Yükleniyor...
Varlığının ve iktidarının mevcudiyeti Cumhuriyet’ti.
3 Y’yi; “yoksulluğu, yolsuzluğu ve yasakları” ortadan kaldıracaklarını söylediler.
3 Y, 3 A’ya döndü: Açlık… Aklanma… Ve Abanıp gazlama!..
Söyledikleri 3 Y yerine başka 3 Y’yi kaldırdılar: yasamayı, yürütmeyi ve yargıyı.
Sonuçta, 89. yılında Cumhuriyet kutlamalarını yasaklamaya teşebbüs edip tüy diktiler. Cumhuriyet’in başkentinde Cumhuriyet kutlamalarını engellemeye çalıştılar…. Tören alanına gidiş yollarını kapattılar; millet gidemesin diye… Dönüşte ise yolları trafiğe açtılar, millet Ata’sına varamasın diye. İşte onların “demokrasi” ve “özgürlük” anlayışı.
Ulus meydanında milleti fare kapanına düşürür gibi pusuya düşürdüler. Ne giriş ne de çıkış verdiler.

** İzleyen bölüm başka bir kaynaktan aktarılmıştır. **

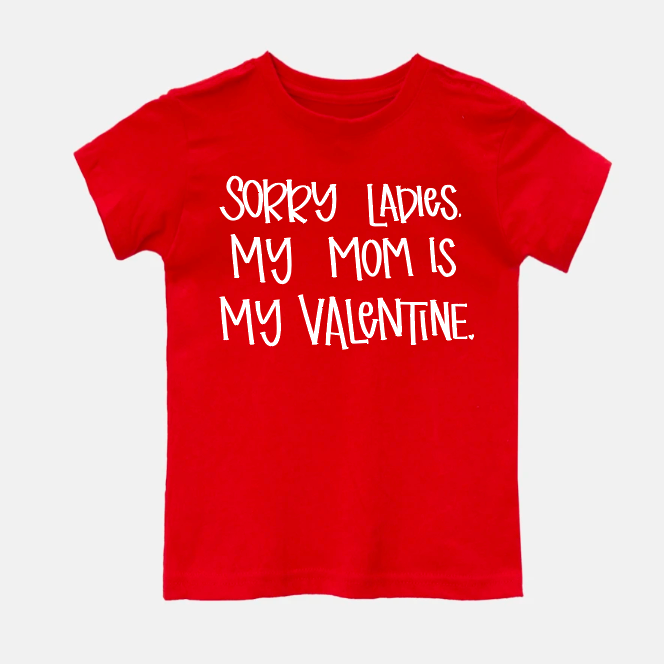Mom is my Valentine Youth Tee and Onesie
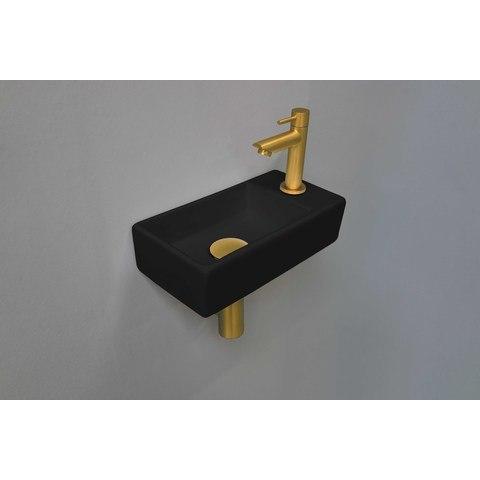 Ink Versus fonteinpack - rechts - porselein mat zwart - toebehoren brushed mat goud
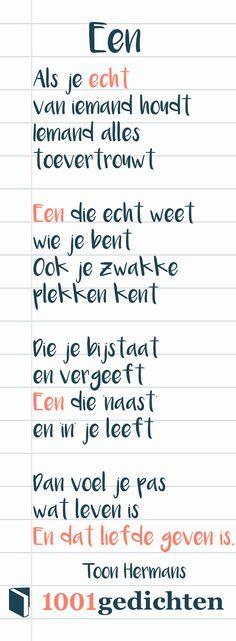 Toon Hermans gedicht. Gedicht over liefde, gedicht over vriendschap, gedicht over naasten.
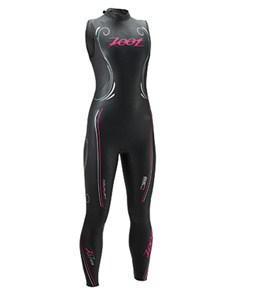 Zoot Women's Z Force 1.0 Sleeveless Tri Wetsuit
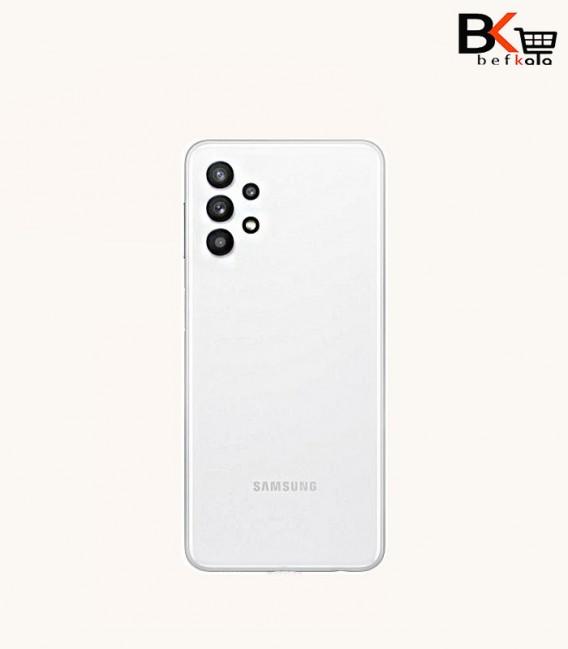 گوشی موبایل سامسونگ گلکسی Galaxy A32 128GB RAM6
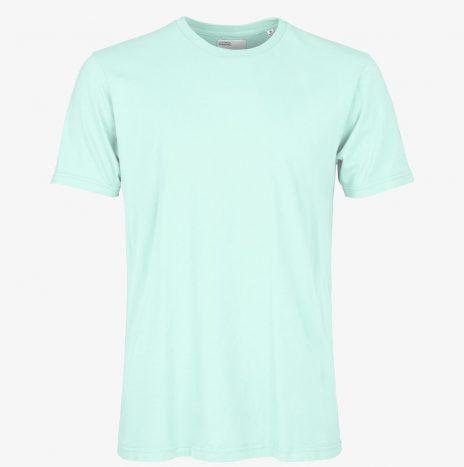 Tee-Shirt Classic Organic Colorful Standard Light Aqua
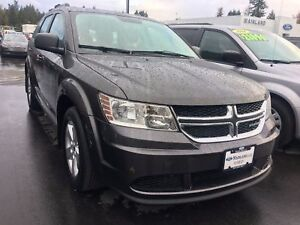 2013 Dodge Journey R/T LOW KMS, LOCAL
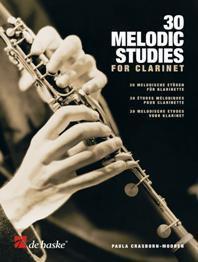 30 Melodic Studies for Clarinet - Paula Crasborn-Mooren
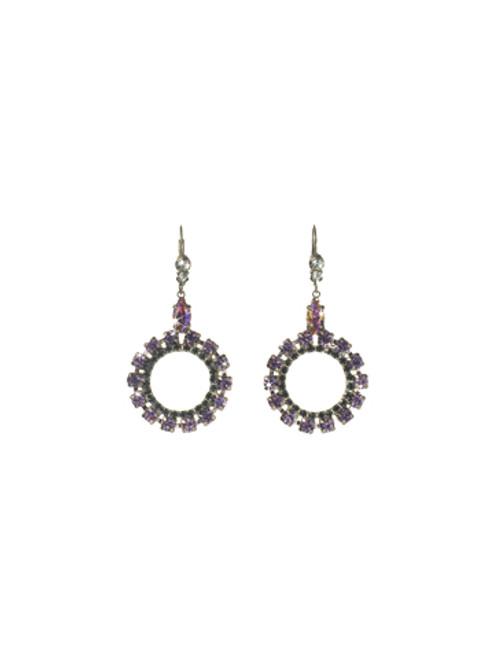 Sorrelli HYDRANGEA -Luxe Loop Earrings ~ ECN37ASHY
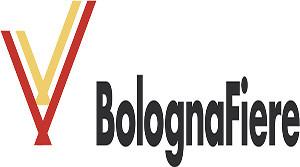 Fiera Bologna
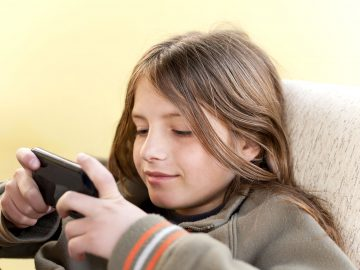 5 Tips Mengehemat Kuota Internet Kamu Saat WFH, Biar Gak Boros 6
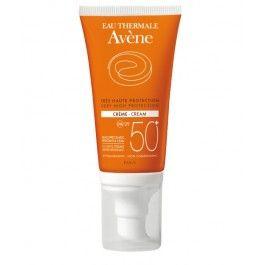 AVENE SPF 50+ CLEANANCE SOLAR 50ML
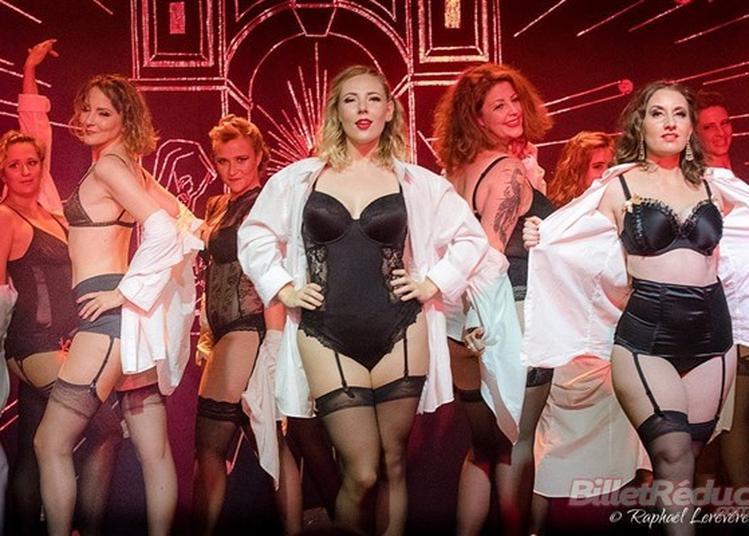 Scène Ouverte : So Burlesque à Bordeaux
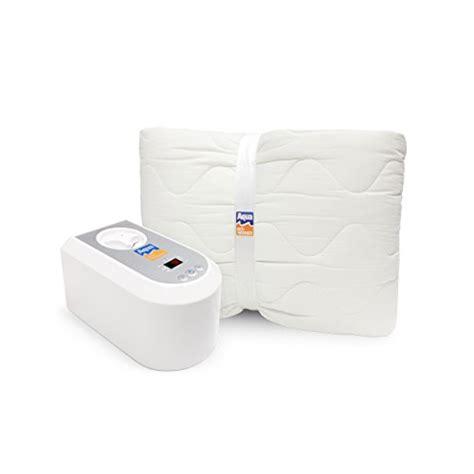 aqua bed warmer aqua bed warmer non electric heater blanket twin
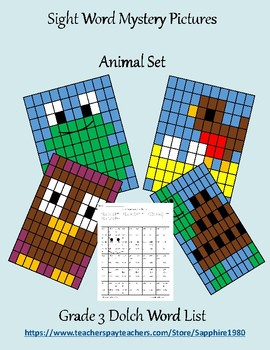 Animal Sight Word Mystery Pictures Grade 3 dolch list
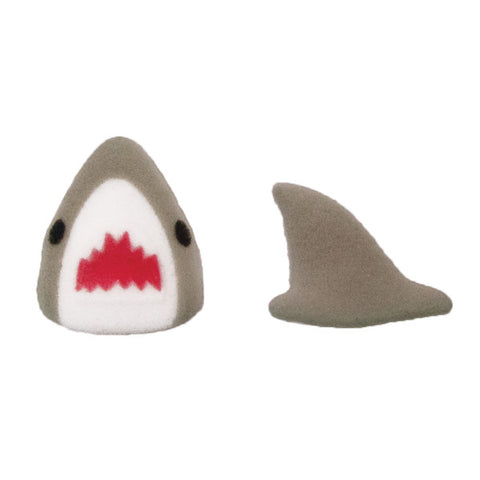 Shark Attack Assortment Dec-Ons® Decorations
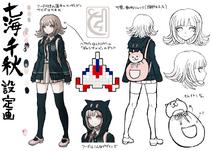 Danganronpa 2 Character Design Profile Chiaki Nanami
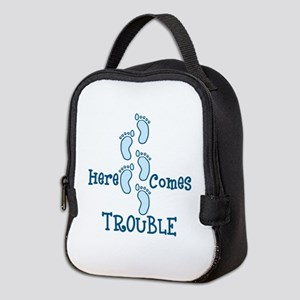 Here Comes Trouble Neoprene Lunch Bag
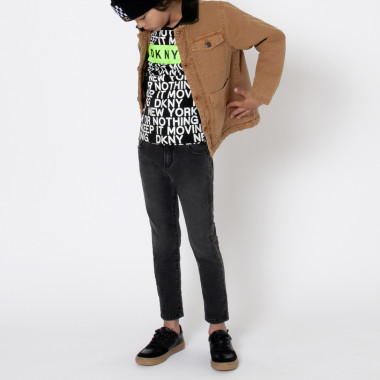 JACKET ZADIG & VOLTAIRE for BOY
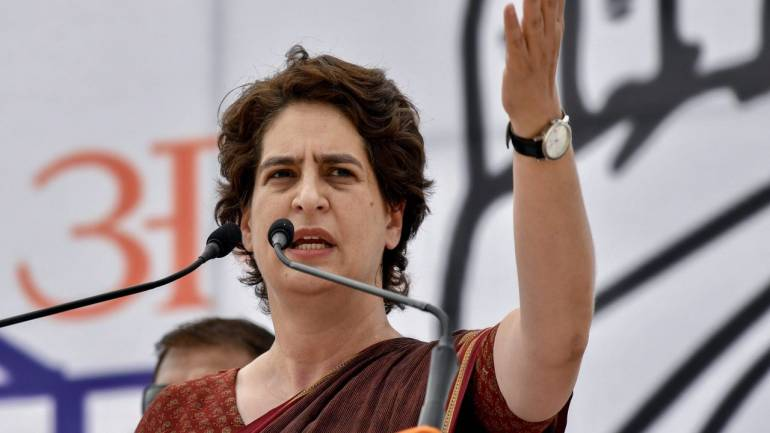 Priyanka attacks Modi, says Duryodhana too had such arrogance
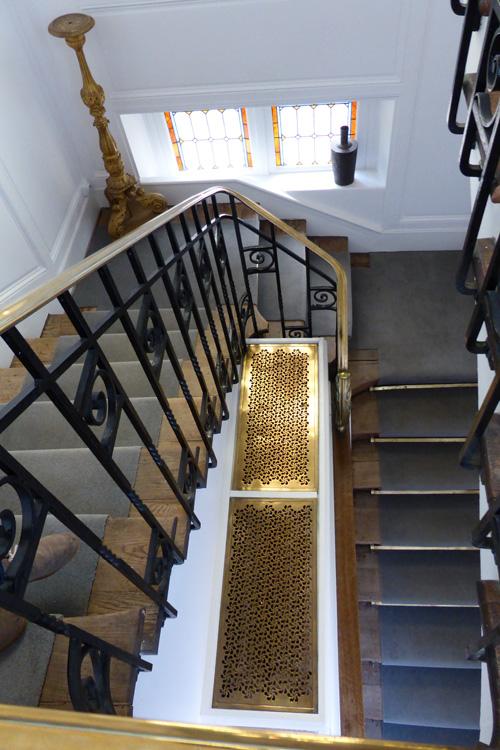 hotel-particulier-escalier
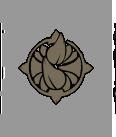 Khérops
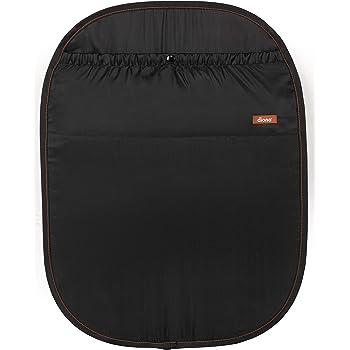 Diono Stuff 'n Scuff, Back Seat Protector, Black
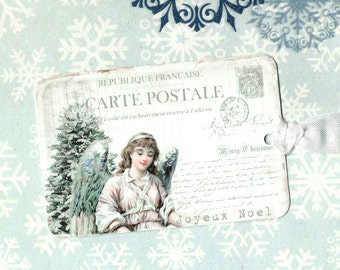 Christmas Gift Tags, Angel, Joyeux Noel, Christmas, Gift Tags, Holiday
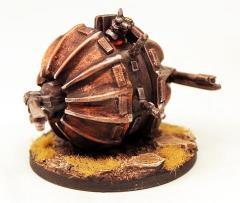 Espaten Portable Weapon Platform - Valerin Laser Cannon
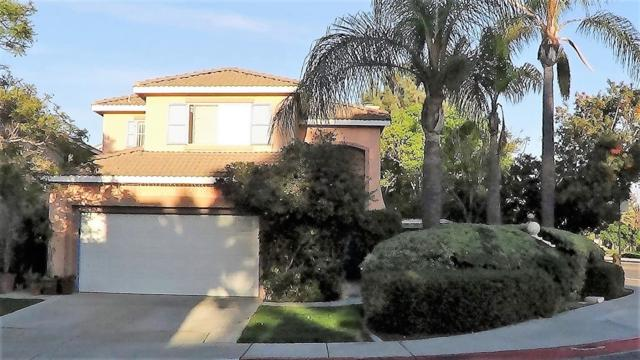 1001 Via Miraleste, Chula Vista, CA 91910 (#170054657) :: Beachside Realty
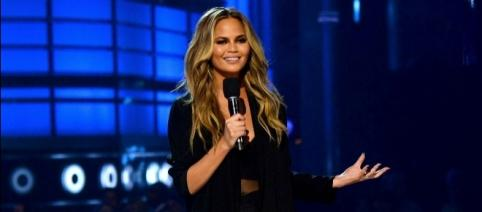 Chrissy Teigen gets candid about her body insecurities. (Flickr/Disney | ABC Television Group)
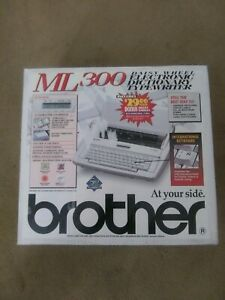 Brother Ml 300 Multilingual Spellcheck Daisywheel Electronic Typewriter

Diz çöktüremediler, gazladılar!..
Suçları yüreklerinin Türkiye ve Türk Milleti için çarpmasıydı, Türk Bayrağı taşımalarıydı, Ata’larını unutmamalarıydı… Şehit ana-babasını, gazi eşini; yaşlısını, gencini, çocuğunu ayırt etmeksizin “gaz odası”na tıkmak istediler!..
Ölmediler!..
Teslim olmadılar!..
“Sophie’nin Seçimi”ni yapmayı kabul etmediler… Gaz odasının duvarlarını, bariyerlerini yıktılar; Ata’larına, özgürlüğe, korkusuzluğa ulaştılar, Nirvana’ya vardılar.
Millet, devlet ricalinin cumhuriyet törenlerini izlediği hipodromun önünden geçti. TSK’nın kuşları uçuyordu. Güneş gözlükleri ile o kuşları ciddiyetle izleyen “büyükler”i tahayyül ettiler. “Gurur, kibir, vakar” pozlarını. Yüreklerine bir kor ateş düştü: “Kumandası, istihbaratı başkalarında olduktan sonra o kuşlar benim olabilir mi? One minute!” dediler acı acı!
Ata’ya ulaştılar… Korkusuz, vicdan azapları azalmış döndüler.
Ulus Gaz Odası’ndan çıktık ya, Türkiye Gaz Odası’ndan da çıkacağız, inanın!..
Silivri, Hasdal, Hadımköy ve Maltepe’ye kucak dolusu sevgiler…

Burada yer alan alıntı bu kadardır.